There were various ways we could have dealt with this; one option was conflict. We could have refused and appealed to the client's technical director. That might have worked and been gratifying in the short term, but would certainly have caused trouble down the line.
We chose another way: we buckled down and did the work. We carefully checked each screen affected by a change, logging what was done and the result. It was tedious; it slowed us down; it was frustrating. But we carefully followed the process, in good faith.
Six weeks later we had a client retrospective. The PM was delighted with the high quality of our work. He was also very pleased with our manual test logs, and asked us if we had found them useful.
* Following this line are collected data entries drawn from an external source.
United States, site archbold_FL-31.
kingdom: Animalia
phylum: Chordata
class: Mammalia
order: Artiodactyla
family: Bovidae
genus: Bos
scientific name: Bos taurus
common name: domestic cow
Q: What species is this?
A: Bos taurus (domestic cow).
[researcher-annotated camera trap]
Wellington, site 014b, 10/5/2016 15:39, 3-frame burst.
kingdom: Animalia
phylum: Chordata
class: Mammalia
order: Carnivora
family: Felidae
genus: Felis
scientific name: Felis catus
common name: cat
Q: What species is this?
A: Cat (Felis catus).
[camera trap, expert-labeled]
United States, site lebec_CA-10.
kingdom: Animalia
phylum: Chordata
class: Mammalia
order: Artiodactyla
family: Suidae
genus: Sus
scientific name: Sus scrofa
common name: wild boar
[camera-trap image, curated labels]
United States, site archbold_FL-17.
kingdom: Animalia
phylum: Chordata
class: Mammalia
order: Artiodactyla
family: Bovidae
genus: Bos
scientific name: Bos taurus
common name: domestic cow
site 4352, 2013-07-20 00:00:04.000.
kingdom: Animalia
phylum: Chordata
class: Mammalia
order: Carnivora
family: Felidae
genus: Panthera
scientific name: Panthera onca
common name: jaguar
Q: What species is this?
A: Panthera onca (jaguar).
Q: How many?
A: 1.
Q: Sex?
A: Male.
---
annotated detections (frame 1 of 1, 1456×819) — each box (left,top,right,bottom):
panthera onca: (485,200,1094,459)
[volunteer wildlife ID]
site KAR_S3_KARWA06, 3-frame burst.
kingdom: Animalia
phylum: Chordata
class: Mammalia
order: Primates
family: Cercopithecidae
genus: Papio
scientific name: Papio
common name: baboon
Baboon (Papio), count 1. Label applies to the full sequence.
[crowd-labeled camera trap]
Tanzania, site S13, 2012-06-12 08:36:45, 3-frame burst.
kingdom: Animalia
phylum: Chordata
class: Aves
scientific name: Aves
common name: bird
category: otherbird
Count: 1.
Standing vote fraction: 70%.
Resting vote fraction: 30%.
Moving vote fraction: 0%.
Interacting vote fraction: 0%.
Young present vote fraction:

We seized the opportunity to tell him that we did not believe that they added much value.
We showed him our automated test suite and this time he was receptive to our arguments. The intensive manual testing was stopped. By working with the PM to deliver value, we built trust. Only then were we able to change his mind.
One of my favourite parts of this story is how it ties back into most of Cultivate's values:
- Professionalism - we were courteous with the PM even though we disagreed.
- Empathy - we worked to understand and ultimately allay his fears of working without the manual test scripts he expected.
- Quality - we wrote high quality code with good automated tests; without that he would have been correct about needing the manual tests.
- Honesty - we were always truthful about our opinions, without over-emphasising them in an unprofessional way
- Sustainability - it is possible that we may have been able to override the PM in the first place. Short term that would have resulted in us being able to follow our usual processes; in the longer term we would have ruined the relationship with the PM and his colleagues.